§ **TASK STATEMENT**
Write out the lines exactly as they appear, starting with the line that contains "The camera was" and ending with the line that contains "Of the two items". Include both of those lines, and leave the pictures out of your answer.

§ **SUPPLIED INFORMATION**
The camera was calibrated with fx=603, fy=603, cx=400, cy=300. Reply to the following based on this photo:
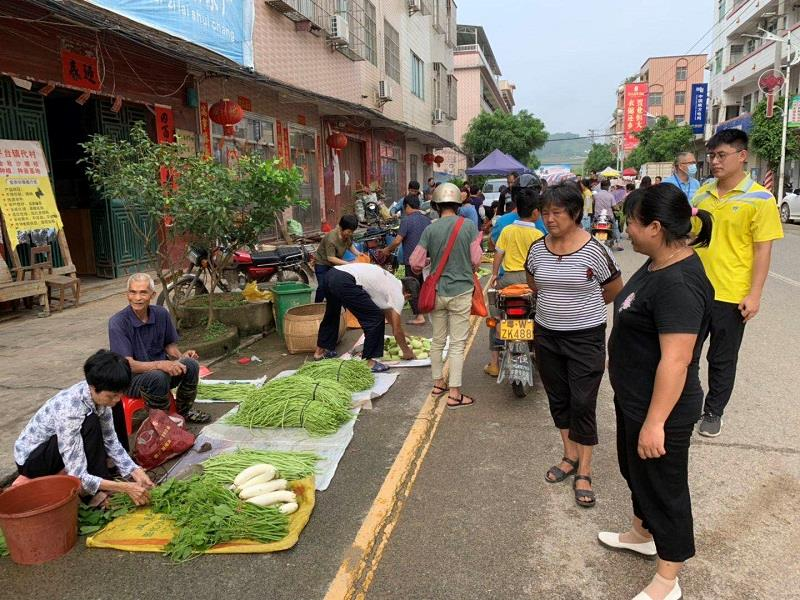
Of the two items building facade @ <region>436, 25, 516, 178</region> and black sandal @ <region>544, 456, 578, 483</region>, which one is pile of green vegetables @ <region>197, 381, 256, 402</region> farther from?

* * *

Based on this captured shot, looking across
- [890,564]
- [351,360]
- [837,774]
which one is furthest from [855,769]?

§ **FULL RESPONSE**
The camera was calibrated with fx=603, fy=603, cx=400, cy=300. Reply to the following based on this photo:
Of the two items building facade @ <region>436, 25, 516, 178</region> and black sandal @ <region>544, 456, 578, 483</region>, which one is pile of green vegetables @ <region>197, 381, 256, 402</region> farther from?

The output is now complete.